If necrotizing fasciitis is suspected, immediate management should be in an intensive care setting involving surgical consultation, antibiotic coverage, and fluid resuscitation. The priority is early surgical debridement to remove all affected, necrotic tissue. GAS infections should be treated with intravenous penicillin and clindamycin while treatment for non-GAS infections should include intravenous broad spectrum antibiotics with aerobic, anaerobic and MRSA coverage.
Herpes Simplex Virus
Gingivostomatitis is the most common clinical manifestation of primary herpes simplex virus (HSV) infection in childhood. HSV-1 causes 90% of cases. Gingivostomatitis is characterized by multiple crops of vesicles on any oral mucosal surface. An intensely erythematous, edematous and ulcerated gingiva may be accompanied by fever, malaise, headache, dysphagia, salivation, regional lymphadenitis and even life-threatening encephalitis. Treatment includes adequate hydration, nutrition, analgesia and antipyretics. While there is insufficient evidence that oral acyclovir is effective in decreasing symptoms, many experts treat severe cases.
A less common presentation of HSV is herpetic whitlow (herpetic paronychia).
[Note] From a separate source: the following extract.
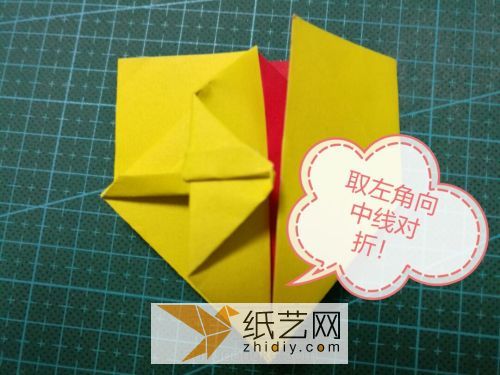 折纸——帽子 第12步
In children, this may be the result of digital/oral contact; in adolescents, digital/genital contact is more common, making HSV-2 the principal infectious agent. Herpetic whitlow usually manifests with local swelling, erythema, and one or more small, tender, ulcerated vesicles on the pulp of the distal phalanx of the hand. Fever and malaise may be present, especially in infants. Oral antiviral medications may be used in extensive disease.
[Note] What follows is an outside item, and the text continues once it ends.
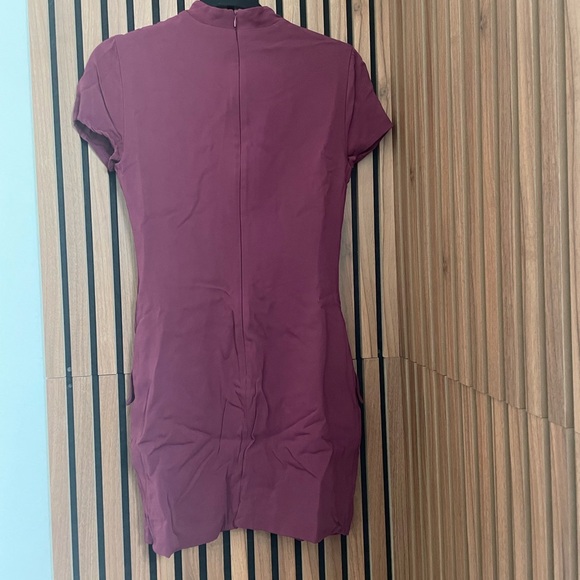 House of cb elegant Burgundy Mini Dress - Picture 5 of 5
Cutaneous fungal infections, which include dermatophyte infections of hair, skin, and nails, are not generally pediatric emergencies. However, there are some fungal infections that are associated with a more severe clinical picture, and these may be life-threatening in immune-compromised patients. Risk factors for cutaneous fungal infections include immunosuppression, long-term hospital stays, prolonged broad-spectrum antibiotic use, parenteral feeding, and long-term intravascular catheters. Some of the most important and/or dangerous of these life-threatening cutaneous fungal infections are systemic candidiasis, paracoccidiodomycosis, sporotrichosis, zygomycosis, and histoplasmosis and should be included in the differential diagnosis of atypical cutaneous rashes and viral drug reactions.
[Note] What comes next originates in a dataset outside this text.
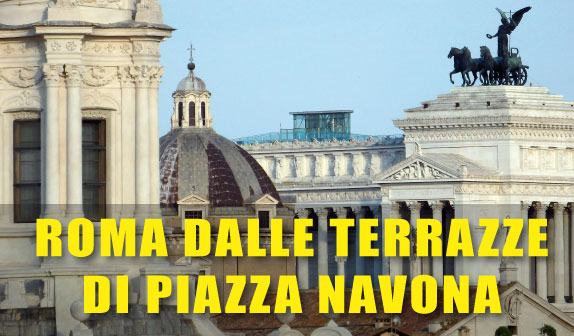 Roma dalle terrazze di Piazza Navona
Candida and Aspergillus species are the leading causes of invasive fungal infections in pediatric patients. Dermatologic manifestations of systemic candidiasis affect 13% to 35.8% of patients. Cutaneous findings in systemic candidiasis are typically erythematous or purpuric plaques, macules, or nodules, sometimes with central pale vesicular or pustular centers. The rash may be generalized or localized to the extremities. Pediatric invasive Aspergillus (Figure 1.8) cases have cutaneous involvement in 13.7% to 41%. In a large multicenter pediatric study, 52.6% of children with cutaneous manifestations presented with disease strictly localized to the skin. Cutaneous findings are typically tender, erythematous macules or vesicles, which frequently progress to necrotic eschars.